Koronavirüs (COVID-19) pandemisinde, kısıtlamaların
kaldırılması ve şehirlerde yeniden normal yaşama geçilmeye başlanması ile maske
takmak günlük yaşamın önemli bir parçası haline geldi. İkinci bir dalganın
oluşma riskinin en aza indirilmesi için maske takmak, sosyal mesafeye uymak ve
el yıkamak gibi temizlik kurallarına uymak üçlüsü artık olmazsa olmazlarımız.
Maske takmak, sadece kişisel değil, toplumsal bir koruma
sağlar. Neden mi?
Çünkü koronavirüsün taşıyıcısı olan yani virüsün vücudunda
konakladığı kişilerde % 40’a kadar herhangi bir bulgu görülmeyebiliyor. Ama bu
kişiler virüsün yayılmasında etken rol alıyorlar.

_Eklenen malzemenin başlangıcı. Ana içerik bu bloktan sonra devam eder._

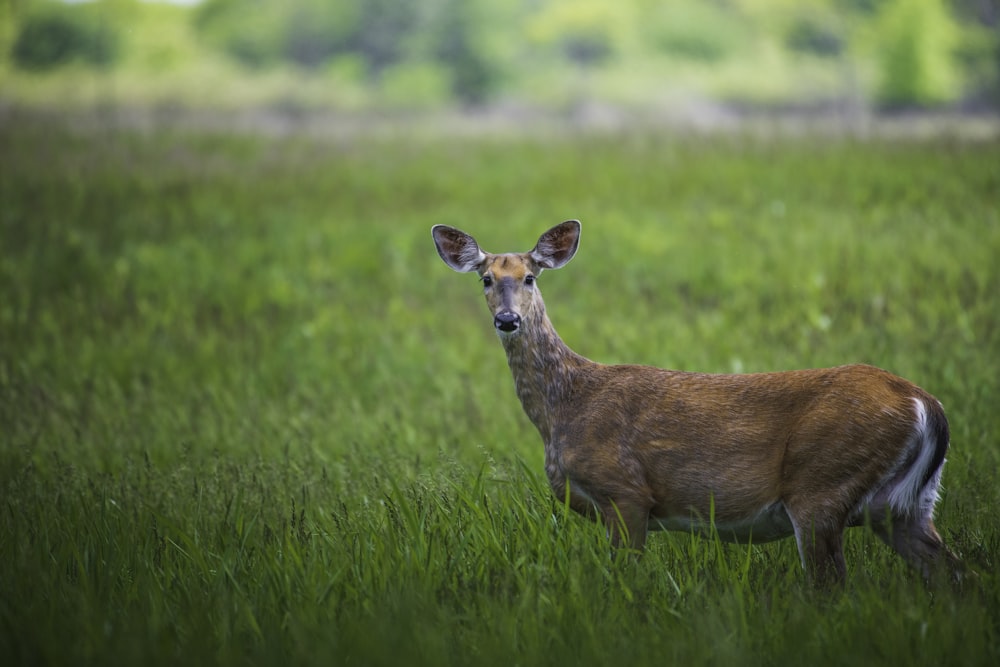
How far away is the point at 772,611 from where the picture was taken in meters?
3.66

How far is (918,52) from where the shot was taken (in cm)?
4272

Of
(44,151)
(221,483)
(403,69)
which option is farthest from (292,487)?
(403,69)

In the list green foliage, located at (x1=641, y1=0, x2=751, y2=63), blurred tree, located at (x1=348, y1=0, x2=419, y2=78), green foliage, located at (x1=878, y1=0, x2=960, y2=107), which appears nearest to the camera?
green foliage, located at (x1=878, y1=0, x2=960, y2=107)

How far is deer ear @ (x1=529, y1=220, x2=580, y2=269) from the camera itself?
5129mm

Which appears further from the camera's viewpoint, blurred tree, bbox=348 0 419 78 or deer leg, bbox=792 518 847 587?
blurred tree, bbox=348 0 419 78

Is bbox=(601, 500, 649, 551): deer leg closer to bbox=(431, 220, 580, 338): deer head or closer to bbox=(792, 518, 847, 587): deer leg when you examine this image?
bbox=(792, 518, 847, 587): deer leg

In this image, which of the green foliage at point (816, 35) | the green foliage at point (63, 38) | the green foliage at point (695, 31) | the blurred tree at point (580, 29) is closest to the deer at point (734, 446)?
the green foliage at point (63, 38)

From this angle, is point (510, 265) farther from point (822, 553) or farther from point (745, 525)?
point (822, 553)

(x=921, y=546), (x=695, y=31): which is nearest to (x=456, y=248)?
(x=921, y=546)

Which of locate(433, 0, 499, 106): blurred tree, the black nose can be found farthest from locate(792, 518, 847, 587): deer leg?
locate(433, 0, 499, 106): blurred tree

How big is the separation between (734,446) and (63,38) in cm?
3973

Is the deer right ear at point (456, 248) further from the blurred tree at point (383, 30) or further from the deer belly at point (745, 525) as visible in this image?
the blurred tree at point (383, 30)

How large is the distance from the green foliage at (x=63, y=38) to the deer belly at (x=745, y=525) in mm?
34692

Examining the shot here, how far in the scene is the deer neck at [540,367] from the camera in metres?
4.87
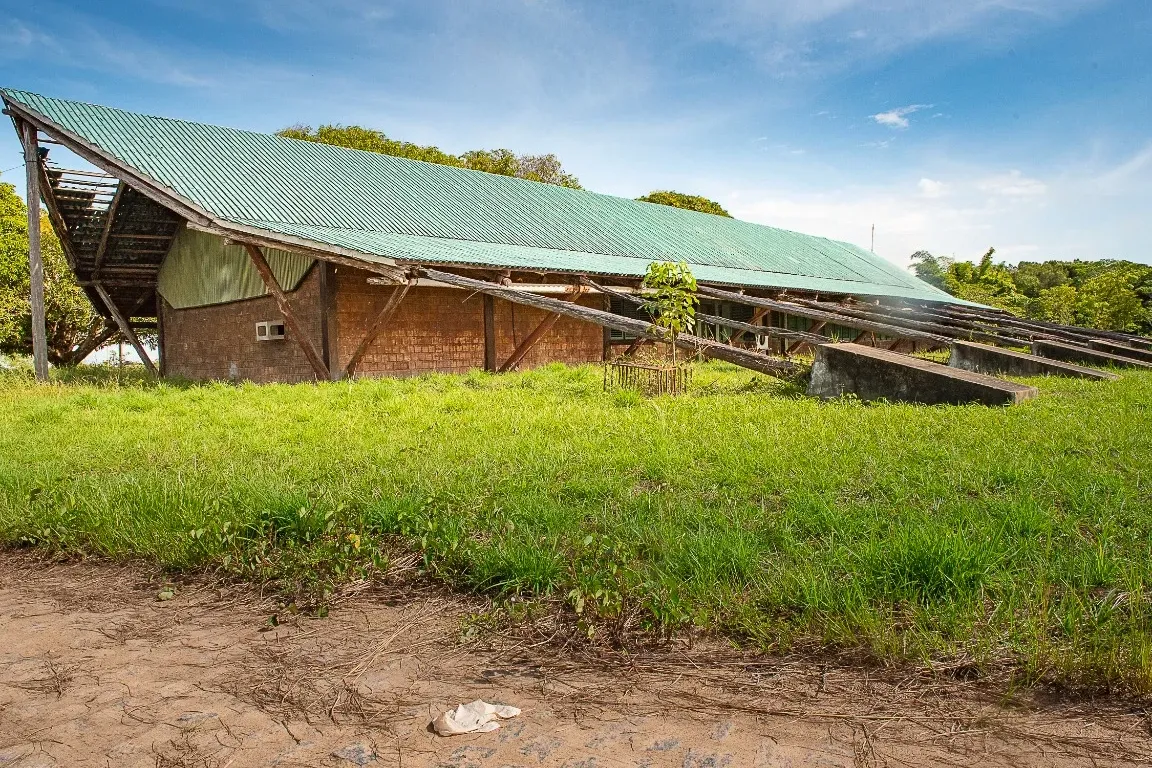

Maske takmak virüsü taşıyan damlacıkların yayılmasını
önleyen bir bariyer görevi görüyor. Kullanılan maskeler, virüs taşıyan bir
kişinin etrafındaki havaya yaydığı damlacıkları önemli ölçüde azaltır.
Bu damlacıklar genellikle 1,5 metre civarında havada asılı
kaldıktan sonra yere düşse de, öksürme veya hapşırma ile bu damlacıklar, 7-8
metreye kadar uzağa itilebilir. Öksürürken ya da hapşırırken kol içine öksürmek
bizi ne kadar büyük bir tehlikeden koruyor. Sanırım bu rakamlardan sonra daha
iyi fark edeceksiniz. Hele bir de toplum içinde hapşıracağı zaman maskesini
çıkarıp öyle hapşıranlar mı yok mu? Bu kişiler koranavirüs ya da damlacık yolu
ile bulaşan diğer hastalıkların yayılması için tam bir tehlike.
Öksürme ve hapşırma ile söz konusu damlacıkların 7-8 metreye
kadar havada asılı kalabileceğini bilince kapalı ortamların haricinde açık ortamlarda
da maske takmanın ne kadar önemli olduğu ne kadar açık değil mi?
Unutmayalım, bir maske, sosyal mesafeyle birleştiğinde, bu
damlacıkların çevrenizdeki diğer insanlara ulaşma riskini büyük ölçüde azaltır
ve virüsü yayma olasılığını büyük ölçüde azaltır.